Sobreviver é, inclusive, o que a maioria das pessoas que passam por uma transição de gênero como Marina fazem cotidianamente, diante de uma sociedade que não apenas não lhe oferece as mesmas oportunidades, como também julga e rechaça sua condição. Exemplo disso é o baixo número de homens ou mulheres trans até hoje no audiovisual. Nas produções americanas, recentemente tivemos o destaque de Jamie Clayton (a Nomi de “Sense 8″) e Laverne Cox (a Sophia de “Orange is the New Black”, indicada duas vezes ao prêmio Emmy pelo papel), demonstrando uma progressiva abertura de espaços. Nas produções latino-americanas, contudo, os exemplos ainda são bem parcos, e no Brasil o principal nome atualmente talvez seja o da talentosa Maria Clara Spinelli, premiada como melhor atriz no Festival de Paulínia pelo filme “Quanto Dura o Amor?” (2009), atualmente na novela da TV Globo “A Força do Querer”. Ainda assim, como diria a expressão americana, “muito pouco, muito tarde”.

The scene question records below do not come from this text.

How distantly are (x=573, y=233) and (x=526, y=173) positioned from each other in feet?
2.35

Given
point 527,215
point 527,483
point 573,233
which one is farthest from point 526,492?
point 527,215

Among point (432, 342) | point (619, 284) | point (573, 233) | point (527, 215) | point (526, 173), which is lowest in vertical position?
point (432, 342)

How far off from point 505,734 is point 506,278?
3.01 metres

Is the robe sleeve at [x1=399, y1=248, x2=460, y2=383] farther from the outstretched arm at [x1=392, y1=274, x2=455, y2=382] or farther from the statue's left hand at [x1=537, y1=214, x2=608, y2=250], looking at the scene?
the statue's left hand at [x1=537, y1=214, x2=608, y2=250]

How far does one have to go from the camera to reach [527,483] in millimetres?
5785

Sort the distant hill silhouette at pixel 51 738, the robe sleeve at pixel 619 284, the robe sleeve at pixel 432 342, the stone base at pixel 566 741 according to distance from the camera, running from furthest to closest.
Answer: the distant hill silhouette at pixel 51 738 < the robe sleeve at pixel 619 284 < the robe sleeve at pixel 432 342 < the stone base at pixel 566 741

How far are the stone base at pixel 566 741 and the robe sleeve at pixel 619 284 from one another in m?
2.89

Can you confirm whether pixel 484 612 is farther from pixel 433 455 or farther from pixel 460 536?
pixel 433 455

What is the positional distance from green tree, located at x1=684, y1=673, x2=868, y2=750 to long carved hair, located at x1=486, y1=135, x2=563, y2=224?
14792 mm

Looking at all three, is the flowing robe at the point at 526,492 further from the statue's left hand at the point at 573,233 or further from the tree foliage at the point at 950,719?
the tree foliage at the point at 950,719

Das poucas oportunidades oferecidas a essas atrizes (e também aos atores trans), a maioria parece estar em papéis ligados a dramas sobre questões de gênero, também condenando-as a meta-atuações em que sempre precisem falar de sua própria condição. Com isso, suas possibilidades de atuação também se limitam à mera revivicação autobiográfica e isso atrapalha ainda mais a progressão e o reconhecimento de suas carreiras. Situações assim, bem como o persistência preconceito quanto a autodeterminação de seus corpos, são exemplos que nos permitem vislumbrar o quão difíceis ainda são suas realidades.